Conforme comentário de Nelson Rosenvald, cuidando-se o depósito de um contrato de duração, no qual a execução jamais será concomitante à contratação, todo o empenho do depositário será dirigido à guarda responsável da coisa. Atuará ele como bônus pater famílias, vale dizer como o protótipo de diligência exigido do cidadão médio, atento e dotado de ordinária inteligência, a fim de restituir a coisa infungível ao depositante.

Apesar de o Código se referir ao cuidado e diligência “que costuma com o que lhe pertence”, devemos perceber que, na hipótese de o depositário ser uma pessoa negligente e desidiosa, não poderá se servir de tais defeitos como padrão de conduta habitual para justificar a deterioração ou perda da coisa. Temos aqui parâmetros objetivos de comportamento leal e correto na custódia e conservação da coisa, conforme induz o princípio da boa-fé objetiva.
——
Tarefas a cumprir:
(a) Resuma em duas frases o trecho sobre o contrato de depósito.
(b) Prossiga o trecho sobre o contrato de depósito a partir do ponto em que ele termina.
Não é preciso consultar os registros.

Amostra de dados:
——
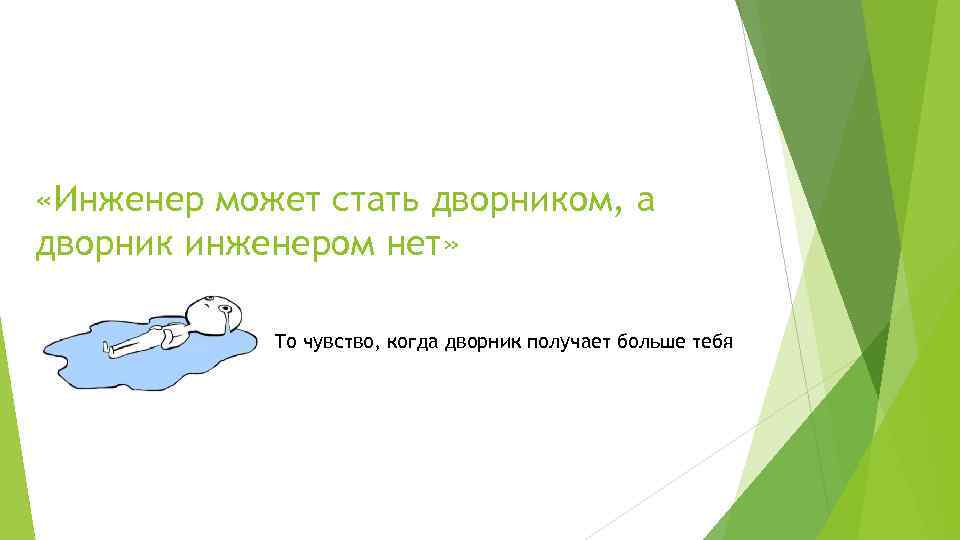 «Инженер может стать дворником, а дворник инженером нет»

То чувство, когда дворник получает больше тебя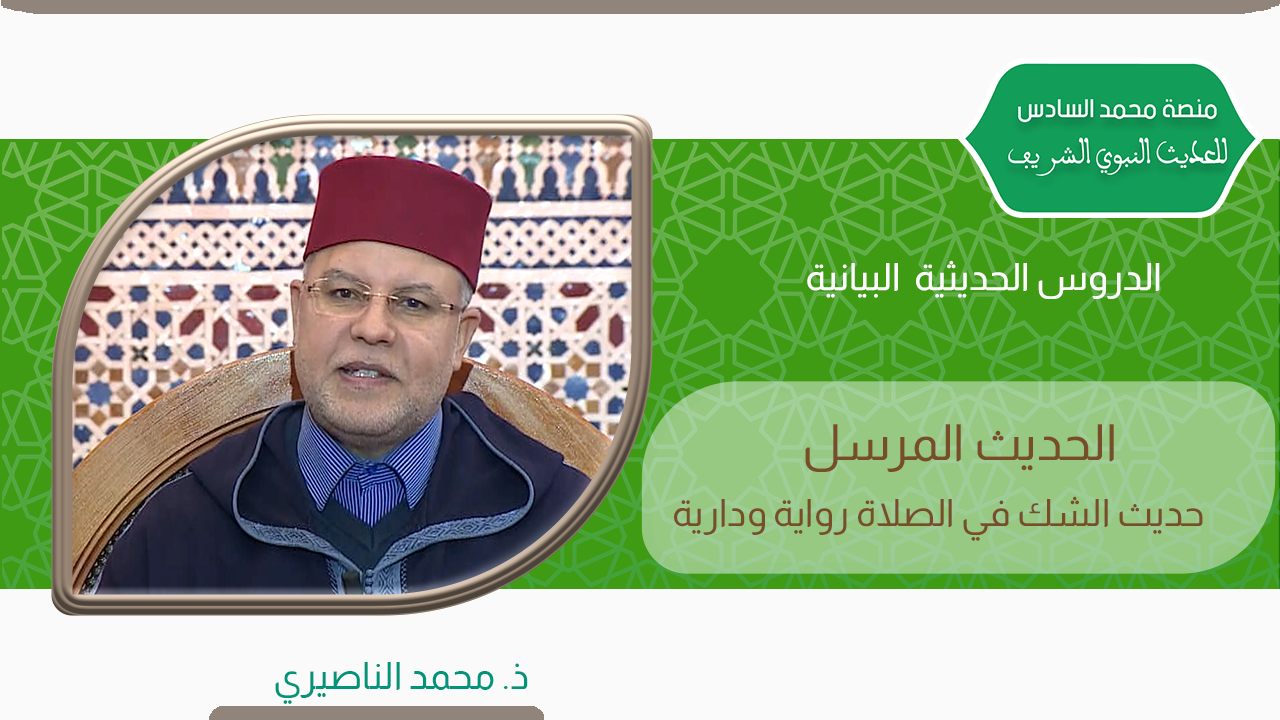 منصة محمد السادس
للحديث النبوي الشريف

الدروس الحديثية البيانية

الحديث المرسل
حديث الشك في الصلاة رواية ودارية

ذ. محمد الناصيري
——
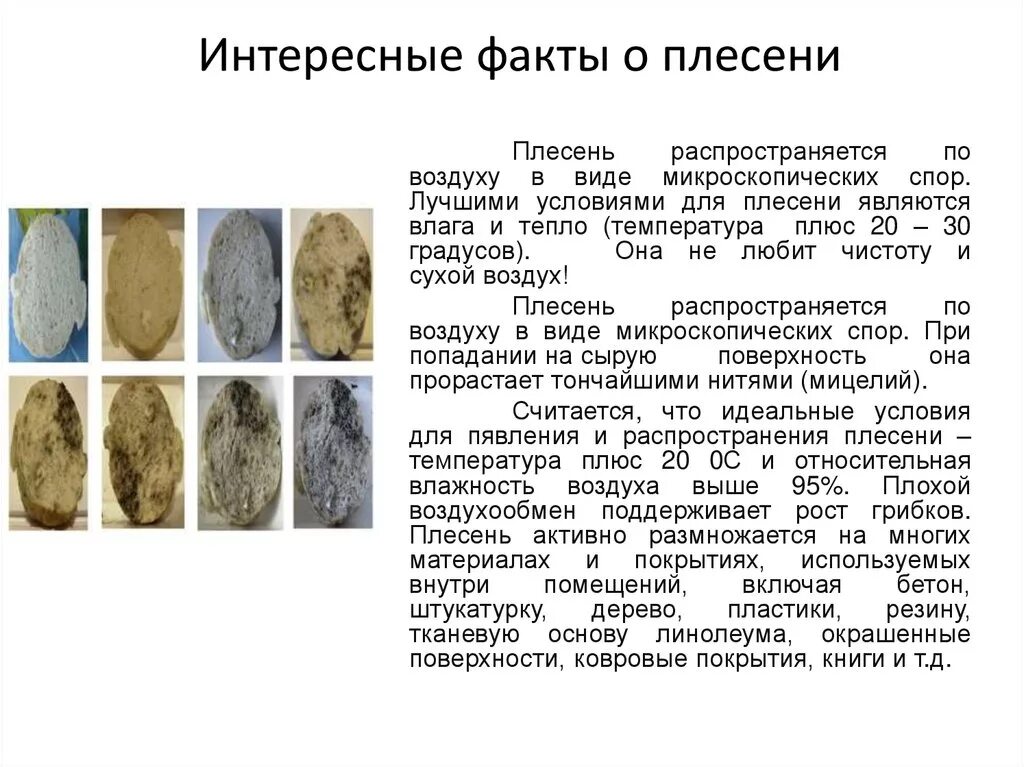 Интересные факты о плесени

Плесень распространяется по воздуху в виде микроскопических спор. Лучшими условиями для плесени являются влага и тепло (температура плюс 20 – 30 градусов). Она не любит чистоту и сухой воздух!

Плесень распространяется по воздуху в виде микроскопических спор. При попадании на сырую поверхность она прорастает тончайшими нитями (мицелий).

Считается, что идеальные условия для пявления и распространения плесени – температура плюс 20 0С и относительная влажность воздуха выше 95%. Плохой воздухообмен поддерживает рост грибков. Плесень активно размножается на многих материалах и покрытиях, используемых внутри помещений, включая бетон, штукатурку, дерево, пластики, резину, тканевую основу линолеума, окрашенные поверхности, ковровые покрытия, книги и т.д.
——
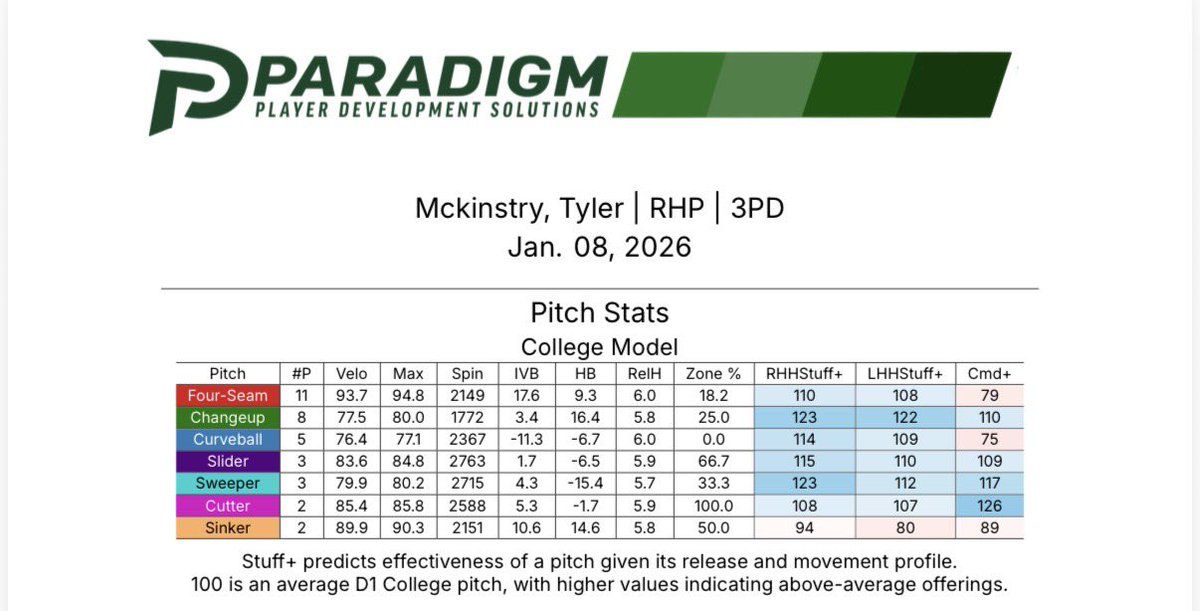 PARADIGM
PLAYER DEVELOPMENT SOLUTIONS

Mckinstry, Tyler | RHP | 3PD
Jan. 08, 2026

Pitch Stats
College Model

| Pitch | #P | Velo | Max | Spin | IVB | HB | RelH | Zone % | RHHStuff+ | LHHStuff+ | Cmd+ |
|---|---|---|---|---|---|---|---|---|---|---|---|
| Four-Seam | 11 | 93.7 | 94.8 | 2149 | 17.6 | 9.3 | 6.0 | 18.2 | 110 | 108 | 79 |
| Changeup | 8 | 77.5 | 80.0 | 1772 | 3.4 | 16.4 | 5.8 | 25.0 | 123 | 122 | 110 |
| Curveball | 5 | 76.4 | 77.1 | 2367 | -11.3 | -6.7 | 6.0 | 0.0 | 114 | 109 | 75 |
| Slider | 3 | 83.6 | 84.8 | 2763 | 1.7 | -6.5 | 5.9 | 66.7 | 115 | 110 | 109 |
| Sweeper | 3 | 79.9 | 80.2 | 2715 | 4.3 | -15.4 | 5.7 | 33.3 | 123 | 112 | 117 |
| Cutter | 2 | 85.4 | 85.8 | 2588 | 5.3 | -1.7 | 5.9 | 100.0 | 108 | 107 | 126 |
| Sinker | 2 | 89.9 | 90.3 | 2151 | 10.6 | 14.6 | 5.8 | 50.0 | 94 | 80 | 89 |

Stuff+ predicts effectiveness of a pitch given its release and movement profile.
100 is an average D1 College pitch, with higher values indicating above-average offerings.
——
Respostas das tarefas:
(a) No contrato de depósito, que é de duração e cuja execução nunca é concomitante à contratação, o depositário deve guardar a coisa com a diligência do cidadão médio, atento e de inteligência ordinária, para restituí-la ao depositante. Embora o Código mencione o cuidado que ele costuma ter com o que lhe pertence, o depositário negligente não pode usar esse defeito para justificar a deterioração ou a perda da coisa, pois valem parâmetros objetivos de conduta leal e correta, segundo o princípio da boa-fé objetiva.

(b)
A redação do artigo afasta a incidência da regra geral do CC 392. Se em princípio aquele que não é favorecido pelo contrato gratuito só responderá por dolo, o mesmo não ocorre no contrato de depósito. Em outras palavras, mesmo que A faça um favor a B em guardar os seus objetos temporariamente, assumirá total responsabilidade pela sua destruição, mesmo diante de culpa levíssima, sendo a exclusão do dever de indenizar apenas factível em casos de força maior devidamente provados (CC 642).

A segunda parte da norma se refere à obrigação de restituir a coisa móvel quando o exija o depositante. Conforme a lição da Toeira Geral do Direito das Obrigações, “se a obrigação for de restituir coisa certa, e essa, sem culpa do devedor, se perder antes da tradição, sofrerá o credor a perda, e a obrigação se resolverá [...]” (CC 238).

Aliás, não sendo o contrato fixado com termo, aplica-se o princípio da satisfação imediata (CC 331), sendo lícito ao credor exigir imediatamente a coisa, sendo possível a constituição do devedor em mora caso se recuse a restituir o bem após o transcurso de prazo razoável assinalado em interpelação (CC 397, parágrafo único). Não poderá o devedor (depositário) unilateralmente deliberar pela restituição da coisa antes do término do prazo contratual. Aqui se aplica a parte final do CC 133, pela qual o prazo não se presumirá em proveito do devedor, quando as circunstâncias do contrato apontem no sentido de ter ele sido estabelecido em benefício do credor, como é o caso do depósito.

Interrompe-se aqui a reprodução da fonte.